No doubt that debit cards are still main plastic used for shopping, because as consumers we choose to spend below our means (that is your reason right?). But the question popped up in my thoughts the other day when I was making travel arrangements to San Francisco. It dawned on me that I use a credit card everytime I travel. But why?
For me, I enjoy the ease in tracking expenses on one card and I have a limit available that exceeds my travel budget should an unplanned expense occur (this does not mean an unplanned shopping excursion. This is more related to unplanned transportation and hotel charges that could occur; like if your roommate can’t pay their share of the room charges due to a gambling loss).
Keep reading. Let’s look at when you should or should not use each type of plastic.
For Big Purchases
You don’t want to buy, say, a laptop or other bit-ticket item with a debt card, especially if you purchase it online. Credit cards allow you to withold the payment if something goes wrong with the purchase, and the issuer will often investigate the problem for you. With a debit card the money is deducted from your checking account immediately, and it will most likely mean it is up to you to resolve any problems with the merchant.
Some credit cards, including American Express Cards, add up to a year to the manufacturer’s warranty on the products you buy with them. You can also get additional protections against fraud, identity theft, damage, or plain old theft. Many credit cards offer complimentary travel insurance, car rental loss and damage insurance, and 24-hour travel, roadside, and emergency assistance.
For gas, hotels, and rental insurance
Retailers like auto rental companies, restaurants, gas stations, and hotels are likely to put a hold on the money in your checking account until a debit transaction is processed, with might take up to several days. What’s more, the amount that is blocked is usually much higher than the amount of your purchase. If you don’t plan accordingly, these hold can prevent you from accessing the funds in your bank account and result in bounced checks, declined transactions and overdraft charges.
To earn rewards
Not as many debit cards have rewards programs, and the programs of the one that do aren’t as good as those of credit cards. Usine your debit card won’t maximize the amount of cash back or points you can earn. Rewards credit cards, however, tend to have the highest interest rates, so unless you pay off your balance in full each month, you shouldn’t use one.

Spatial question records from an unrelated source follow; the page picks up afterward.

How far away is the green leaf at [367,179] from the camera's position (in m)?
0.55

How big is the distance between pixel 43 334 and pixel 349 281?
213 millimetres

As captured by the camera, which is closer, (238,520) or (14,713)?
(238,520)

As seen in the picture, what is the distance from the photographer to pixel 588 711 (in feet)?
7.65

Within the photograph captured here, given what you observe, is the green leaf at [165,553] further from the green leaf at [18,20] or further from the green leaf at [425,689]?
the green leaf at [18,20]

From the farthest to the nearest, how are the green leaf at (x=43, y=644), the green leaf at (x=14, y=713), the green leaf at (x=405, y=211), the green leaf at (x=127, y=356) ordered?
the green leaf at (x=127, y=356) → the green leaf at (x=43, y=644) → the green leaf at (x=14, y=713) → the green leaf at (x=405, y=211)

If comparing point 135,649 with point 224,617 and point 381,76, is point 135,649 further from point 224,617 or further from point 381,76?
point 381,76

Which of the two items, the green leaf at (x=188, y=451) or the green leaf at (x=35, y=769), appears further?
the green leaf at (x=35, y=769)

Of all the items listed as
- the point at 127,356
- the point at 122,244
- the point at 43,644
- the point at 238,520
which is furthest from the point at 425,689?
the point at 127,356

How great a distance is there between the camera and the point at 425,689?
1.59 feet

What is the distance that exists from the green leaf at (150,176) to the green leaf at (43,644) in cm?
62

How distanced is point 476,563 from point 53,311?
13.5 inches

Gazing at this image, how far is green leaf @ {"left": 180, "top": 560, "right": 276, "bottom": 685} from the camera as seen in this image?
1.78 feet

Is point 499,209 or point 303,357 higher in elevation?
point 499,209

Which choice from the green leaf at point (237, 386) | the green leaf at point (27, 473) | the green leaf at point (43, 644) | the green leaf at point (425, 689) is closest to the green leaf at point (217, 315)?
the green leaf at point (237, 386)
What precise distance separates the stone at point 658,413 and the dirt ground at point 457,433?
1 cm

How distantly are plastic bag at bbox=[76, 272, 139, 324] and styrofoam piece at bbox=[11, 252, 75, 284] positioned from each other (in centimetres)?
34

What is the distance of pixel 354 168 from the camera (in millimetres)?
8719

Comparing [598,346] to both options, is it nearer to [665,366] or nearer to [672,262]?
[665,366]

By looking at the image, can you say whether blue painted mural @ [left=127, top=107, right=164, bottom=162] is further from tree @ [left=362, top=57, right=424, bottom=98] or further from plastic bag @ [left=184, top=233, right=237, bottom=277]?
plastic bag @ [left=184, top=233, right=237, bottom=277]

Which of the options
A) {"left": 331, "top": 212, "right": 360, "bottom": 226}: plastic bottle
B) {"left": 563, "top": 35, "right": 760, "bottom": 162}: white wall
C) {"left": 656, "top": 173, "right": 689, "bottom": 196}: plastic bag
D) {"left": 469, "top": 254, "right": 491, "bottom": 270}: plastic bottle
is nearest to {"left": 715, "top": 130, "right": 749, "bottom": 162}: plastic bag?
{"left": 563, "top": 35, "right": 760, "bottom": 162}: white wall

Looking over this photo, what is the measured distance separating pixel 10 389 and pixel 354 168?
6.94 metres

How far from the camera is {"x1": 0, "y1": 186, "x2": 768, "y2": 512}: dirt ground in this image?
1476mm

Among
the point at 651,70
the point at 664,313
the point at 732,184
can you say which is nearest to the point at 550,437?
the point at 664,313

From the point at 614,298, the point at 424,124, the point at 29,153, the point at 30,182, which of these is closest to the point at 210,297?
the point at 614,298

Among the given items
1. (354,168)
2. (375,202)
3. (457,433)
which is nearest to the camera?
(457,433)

Under federal law, your liability for fraudulent charges on a debit card can be greater than it is for a credit card. You’re are responsible for up to $50 in unauthorized purchases on your credit cards. But with a debit card, you can lose up to $500 if you don’t report the theft or loss of your card or PIN within two business days of discovering the problem.
Use a debit card…
Debit cards are fine for small purchases. such as groceries and other everyday purchases. You should also be inclined to spend less using debit, since you generally know how much is available in your bank account. Debit cards may also curb the tendency to spend more to earn rewards, a problem for some people with credit cards.
Debit cards have become even better for budgeting now that new federal rules require banks to get your permission to allow overdrafts made with debit and ATM cards and charge fees for those transactions. But the rules, which took effect for new cards on July 1 and for existing accounts on Aug. 15, don’t cover overdrafts from checks or recurring transactions, such as automatic bill payments.
Are you pro credit card or debit card? And why?